Title

Add official support for Microsoft's Phi-4 models in KAITO.

Summary

Model Description: The phi-4 model from Microsoft, released in December 2024, is a state-of-the-art language model designed for advanced reasoning and high-quality text generation. It is built on a blend of synthetic datasets, filtered public domain websites, and academic books, ensuring robust performance in various tasks. With 14.7B parameters, phi-4 excels in memory and compute-constrained environments, offering precise instruction adherence and strong safety measures through supervised fine-tuning and direct preference optimization. This model is particularly suited for general-purpose AI applications requiring reasoning and logic.
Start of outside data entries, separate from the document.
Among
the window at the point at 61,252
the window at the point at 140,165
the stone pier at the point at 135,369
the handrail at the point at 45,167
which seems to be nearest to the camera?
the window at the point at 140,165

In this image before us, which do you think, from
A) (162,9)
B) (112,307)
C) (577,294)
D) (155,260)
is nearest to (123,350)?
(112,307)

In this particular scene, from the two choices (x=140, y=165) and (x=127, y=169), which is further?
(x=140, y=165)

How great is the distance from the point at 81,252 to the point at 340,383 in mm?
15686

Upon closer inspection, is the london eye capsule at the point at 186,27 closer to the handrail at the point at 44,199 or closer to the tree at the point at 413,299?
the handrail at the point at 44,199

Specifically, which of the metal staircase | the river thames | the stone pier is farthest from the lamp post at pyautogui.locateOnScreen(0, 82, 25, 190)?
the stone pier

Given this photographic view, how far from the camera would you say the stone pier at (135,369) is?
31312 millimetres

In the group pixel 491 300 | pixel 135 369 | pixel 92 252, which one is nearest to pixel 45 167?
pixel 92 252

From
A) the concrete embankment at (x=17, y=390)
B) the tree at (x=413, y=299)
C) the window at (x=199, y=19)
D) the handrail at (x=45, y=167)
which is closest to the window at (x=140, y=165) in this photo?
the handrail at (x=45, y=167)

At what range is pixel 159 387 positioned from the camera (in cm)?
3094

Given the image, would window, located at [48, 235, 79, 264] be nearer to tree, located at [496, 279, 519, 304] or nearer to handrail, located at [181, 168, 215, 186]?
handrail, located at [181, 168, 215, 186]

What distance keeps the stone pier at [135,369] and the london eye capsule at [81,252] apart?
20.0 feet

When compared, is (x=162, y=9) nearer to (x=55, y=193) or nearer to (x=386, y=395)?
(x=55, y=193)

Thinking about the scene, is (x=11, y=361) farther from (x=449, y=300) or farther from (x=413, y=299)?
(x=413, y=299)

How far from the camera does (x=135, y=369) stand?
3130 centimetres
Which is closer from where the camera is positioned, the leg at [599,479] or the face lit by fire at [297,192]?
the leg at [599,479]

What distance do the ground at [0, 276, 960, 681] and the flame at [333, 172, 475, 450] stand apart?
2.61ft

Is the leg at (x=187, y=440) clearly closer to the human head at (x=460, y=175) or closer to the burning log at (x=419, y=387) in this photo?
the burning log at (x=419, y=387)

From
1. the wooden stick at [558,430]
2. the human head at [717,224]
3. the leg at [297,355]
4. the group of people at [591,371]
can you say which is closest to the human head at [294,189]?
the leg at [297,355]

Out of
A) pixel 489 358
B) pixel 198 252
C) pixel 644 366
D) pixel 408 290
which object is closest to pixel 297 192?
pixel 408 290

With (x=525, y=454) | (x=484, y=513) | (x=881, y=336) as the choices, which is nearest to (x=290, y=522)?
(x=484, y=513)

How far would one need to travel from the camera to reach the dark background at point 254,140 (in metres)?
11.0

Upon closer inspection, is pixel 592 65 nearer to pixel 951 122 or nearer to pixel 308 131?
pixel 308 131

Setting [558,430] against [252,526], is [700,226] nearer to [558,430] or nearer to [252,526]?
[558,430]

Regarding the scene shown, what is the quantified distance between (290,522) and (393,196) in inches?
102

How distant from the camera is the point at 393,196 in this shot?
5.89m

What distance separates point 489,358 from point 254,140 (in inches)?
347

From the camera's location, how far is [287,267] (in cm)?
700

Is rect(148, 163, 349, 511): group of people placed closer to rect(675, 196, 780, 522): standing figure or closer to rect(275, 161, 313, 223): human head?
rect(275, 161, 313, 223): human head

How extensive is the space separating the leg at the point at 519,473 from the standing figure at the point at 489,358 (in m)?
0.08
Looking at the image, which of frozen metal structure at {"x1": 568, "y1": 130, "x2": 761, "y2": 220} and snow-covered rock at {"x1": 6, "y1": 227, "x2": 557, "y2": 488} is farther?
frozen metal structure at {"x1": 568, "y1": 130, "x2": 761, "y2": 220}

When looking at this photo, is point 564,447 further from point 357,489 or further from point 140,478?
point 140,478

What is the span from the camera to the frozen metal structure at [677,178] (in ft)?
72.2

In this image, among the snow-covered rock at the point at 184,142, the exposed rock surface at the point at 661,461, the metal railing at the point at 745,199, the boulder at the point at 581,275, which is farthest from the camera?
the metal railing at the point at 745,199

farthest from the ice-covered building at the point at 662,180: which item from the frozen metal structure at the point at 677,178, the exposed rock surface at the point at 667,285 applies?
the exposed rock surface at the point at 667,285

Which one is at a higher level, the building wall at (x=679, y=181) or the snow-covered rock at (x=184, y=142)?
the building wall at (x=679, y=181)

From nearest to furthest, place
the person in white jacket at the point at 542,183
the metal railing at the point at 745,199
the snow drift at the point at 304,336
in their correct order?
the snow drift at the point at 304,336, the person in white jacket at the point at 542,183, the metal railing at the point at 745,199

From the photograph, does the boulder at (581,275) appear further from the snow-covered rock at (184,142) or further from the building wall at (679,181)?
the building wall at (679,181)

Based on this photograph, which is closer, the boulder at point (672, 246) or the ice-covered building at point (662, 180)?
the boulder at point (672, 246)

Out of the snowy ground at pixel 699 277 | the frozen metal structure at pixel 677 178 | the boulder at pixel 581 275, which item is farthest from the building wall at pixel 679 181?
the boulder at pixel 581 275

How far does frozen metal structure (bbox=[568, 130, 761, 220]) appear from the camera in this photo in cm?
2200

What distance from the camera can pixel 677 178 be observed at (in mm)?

The knowledge cut-off date for phi-4 is set to June 2024.
Model Usage Statistics: As of January 2025, phi-4 has garnered over 88k downloads.
Model License: MIT License

The following table describes the basic model characteristics and the resource requirements of running it.

Field	Notes
Family name	Phi-4
Type	conversational
Download site	https://huggingface.co/microsoft/phi-4
Version	f957856cd926f9d681b14153374d755dd97e45ed
Storage size	30 GB
GPU count	01 GPU
Total GPU memory	30 GB
Per GPU memory	80 GB

This section describes how to configure the runtime framework to support the inference calls.

Options	Notes
Runtime	Huggingface Transformer & VLLM
Distributed Inference	False
Custom configurations	Precision: BF16. Can run on one machine with 30+ GB of GPU memory.